In June ESA launched their Sentinel-2A earth observation satellite and i criticized the hyperbole in their announcement – claiming it to be revolutionary before it even returned a single byte of observation data. It seems they took this criticism to heart since half a year later in December they quietly started publicly distributing data – still indicated as preliminary but half a year after start should have given them enough time to solve the basic issues.
I am going to report about my initial impression here in form of
two four blog posts. This first one is not going to be about the data yet, it is only about the process of accessing it (i.e. what you need to do before you can even start to look at the data itself). The second part (with amendment) is going to be about the data itself and finally there is an overall comparison with Landsat.
getting the data
To access Sentinel-2 data from ESA you have to go to the Scientific Data Hub i think. I write i think since as usual with ESA things are not really clear. There seem to be other mechanisms to access data but it seems this is only for members of partner organizations and not for normal mortals.
Before Sentinel-2 with only Sentinel-1 data they had an API (which i shortly discussed in the previous Sentinel post) and a rudimentary user interface for it. This still exists but they now also have a new interface with a more modern look and somewhat improved ease of use.

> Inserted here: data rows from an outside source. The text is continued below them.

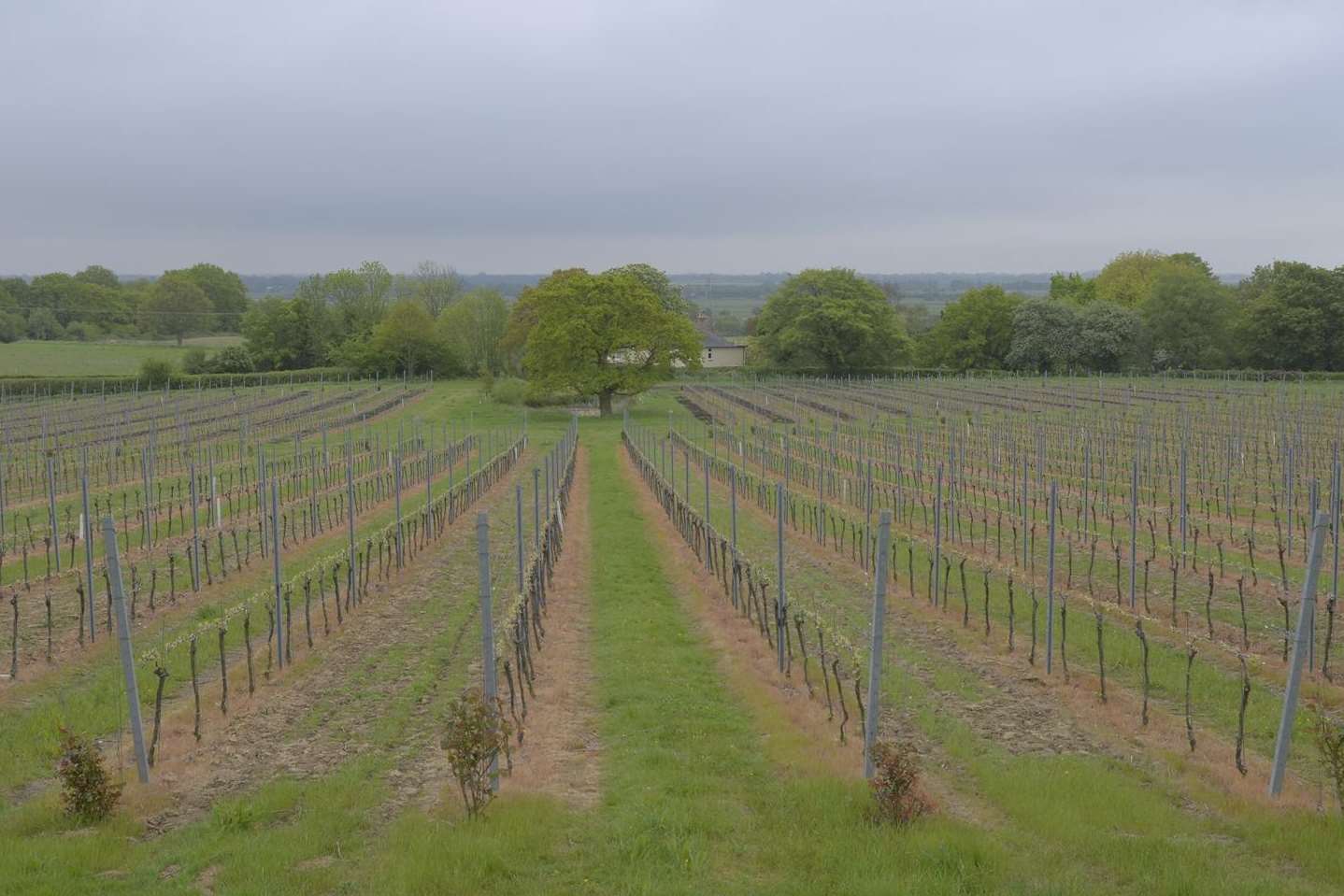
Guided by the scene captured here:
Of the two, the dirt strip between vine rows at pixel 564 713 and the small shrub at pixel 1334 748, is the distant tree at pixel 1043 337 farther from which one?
the small shrub at pixel 1334 748

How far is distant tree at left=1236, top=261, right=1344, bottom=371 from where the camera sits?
67188mm

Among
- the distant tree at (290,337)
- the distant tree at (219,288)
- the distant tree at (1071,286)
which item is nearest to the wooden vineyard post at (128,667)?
the distant tree at (290,337)

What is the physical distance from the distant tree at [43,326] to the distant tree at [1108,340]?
9647 centimetres

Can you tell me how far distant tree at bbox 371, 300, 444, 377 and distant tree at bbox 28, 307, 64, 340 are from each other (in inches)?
1894

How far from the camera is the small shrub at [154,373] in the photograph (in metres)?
66.6

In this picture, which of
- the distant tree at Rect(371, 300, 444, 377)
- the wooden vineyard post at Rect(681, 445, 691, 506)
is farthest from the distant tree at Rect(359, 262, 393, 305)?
the wooden vineyard post at Rect(681, 445, 691, 506)

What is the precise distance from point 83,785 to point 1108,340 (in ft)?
253

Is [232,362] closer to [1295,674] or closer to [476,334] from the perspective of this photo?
[476,334]

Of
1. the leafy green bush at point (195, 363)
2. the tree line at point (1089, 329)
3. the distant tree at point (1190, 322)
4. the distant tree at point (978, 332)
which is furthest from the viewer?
the distant tree at point (978, 332)

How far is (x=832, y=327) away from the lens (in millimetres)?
74938

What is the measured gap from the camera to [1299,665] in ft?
24.1

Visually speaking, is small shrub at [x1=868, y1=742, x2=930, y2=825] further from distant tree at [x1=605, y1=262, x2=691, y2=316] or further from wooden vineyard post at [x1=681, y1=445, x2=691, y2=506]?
distant tree at [x1=605, y1=262, x2=691, y2=316]

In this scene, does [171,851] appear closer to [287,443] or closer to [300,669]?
[300,669]

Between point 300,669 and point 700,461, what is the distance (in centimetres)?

You can access the Sentinel-2 data with all these methods – the Sentinel-2 Pre-Operations Hub allows to do this without registration using a guest account (which is nice since it significantly lowers the threshold to access the data – although normal registration is automatic and fairly easy as well). It seems this guest account also works on the standard Scientific Hub and you can also access Sentinel-1 data with it. I have however received error messages indicating the guest account is limited to two parallel downloads which – as you probably can imagine – does not make that much sense. So it is likely intended to have a quick look and not to actually download data.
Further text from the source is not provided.